© LCILa cour d'appel de Paris a allégé mercredi l'amende infligée à un militant du Réseau éducation sans frontières, accusé d'outrage à Nicolas Sarkozy. En première instance, le 14 février, Romain Dunand avait été condamné par le tribunal correctionnel de Paris à payer une amende de 800 euros pour outrage à une personne dépositaire de l'autorité publique et à verser un euro à Nicolas Sarkozy, partie civile au procès. Ce mercredi, la 11e chambre de la cour a confirmé en grande partie ce jugement mais, relevant "l'absence d'antécédents judiciaires du prévenu et le caractère non public du délit", elle a prononcé une peine de 800 euros d'amende, dont 600 assortis du sursis. Le ministère public avait lui requis une amende de 1000 euros.

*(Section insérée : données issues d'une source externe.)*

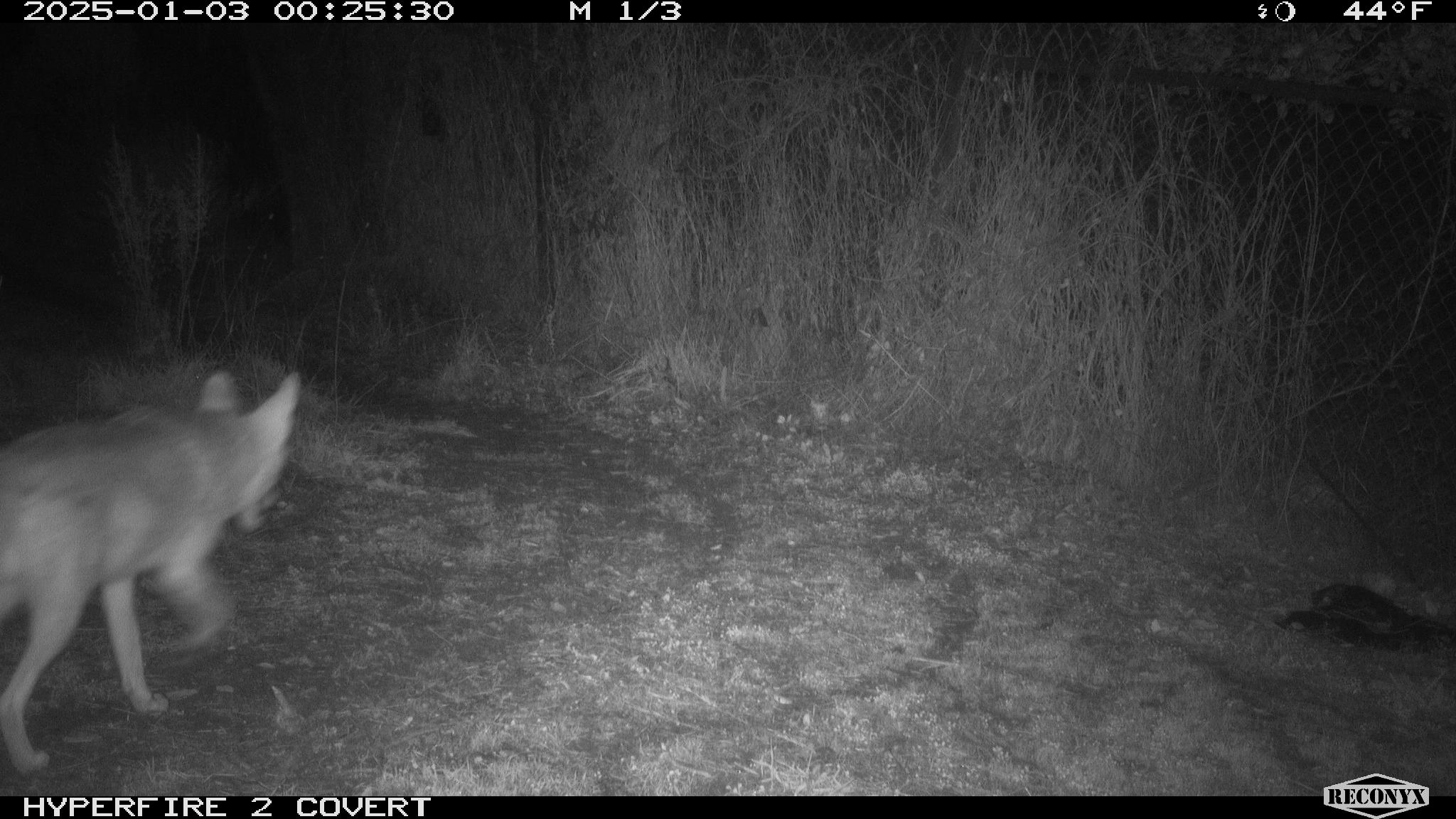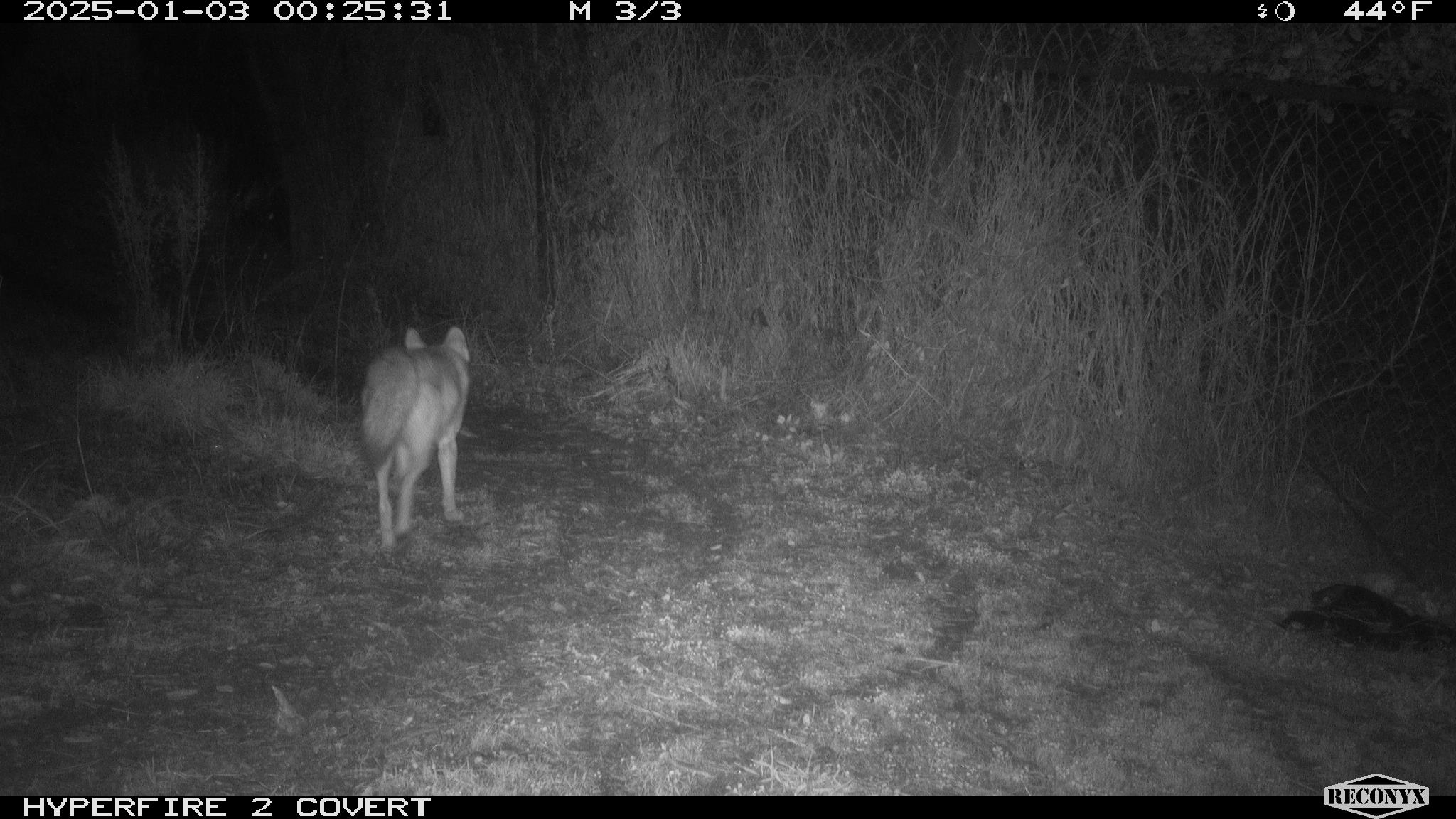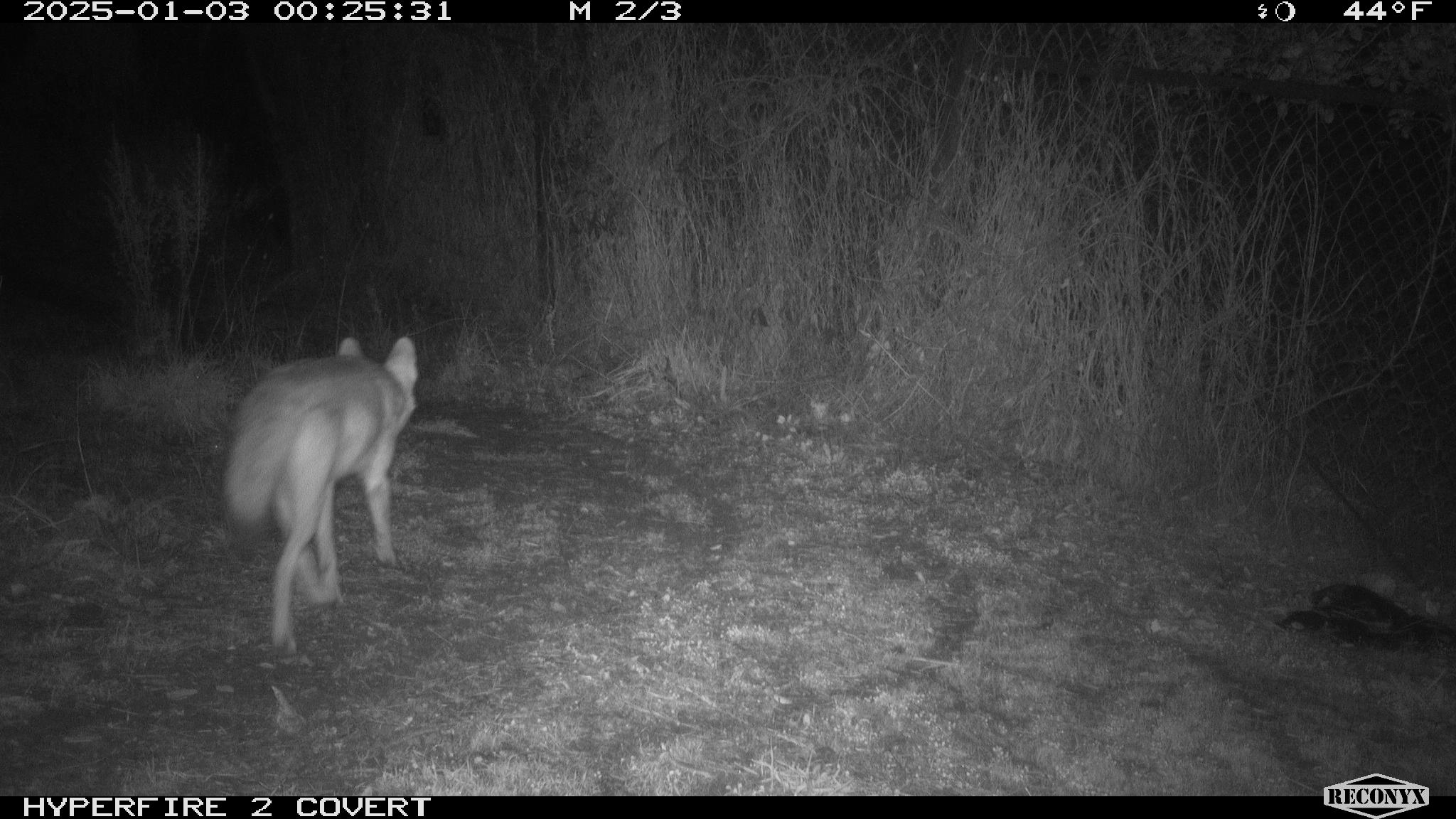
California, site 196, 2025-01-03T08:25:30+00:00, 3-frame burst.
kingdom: Animalia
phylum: Chordata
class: Mammalia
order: Carnivora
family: Canidae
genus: Canis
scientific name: Canis latrans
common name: coyote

Romain Dunand, un habitant du Jura âgé de 36 ans, également militant de la Confédération nationale du travail (CNT, anarchiste), avait adressé le 19 décembre 2006 un courriel au ministère de l'Intérieur dans lequel il demandait la libération d'un militant marseillais de RESF, Florimond Guimard, placé en garde à vue pour s'être opposé à l'expulsion d'un parent d'élève sans papiers. Dans ce mail adressé, entres autres, au ministre Nicolas Sarkozy, il écrivait: "Voilà donc Vichy qui revient. Pétain a donc oublié ses chiens". Il critiquait aussi une "politique qu'il faut bien qualifier de raciste", avant d'adresser ses "salutations antifascistes" au ministre.
Une comparaison "déshonorante envers le ministère de l'Intérieur"
A l'audience du 22 octobre, plusieurs témoins étaient venus à la barre pour attester de la similitude entre la politique d'expulsions massives de sans-papiers alors menée par le gouvernement et celle de Vichy. Le prévenu avait lui affirmé que son mail avait visé le ministère de l'Intérieur, mais en aucun cas la personne de Nicolas Sarkozy, argumentation qu'a rejetée la cour mercredi.
Dans son arrêt, elle a reconnu que Romain Dunand était "naturellement en droit d'exprimer des opinions politiques et de critiquer même vigoureusement le gouvernement". Toutefois, l'assimilation de sa politique avec Vichy est "déshonorante envers le ministère de l'Intérieur", et à ce titre, il a "excédé les limites de la liberté d'expression politique".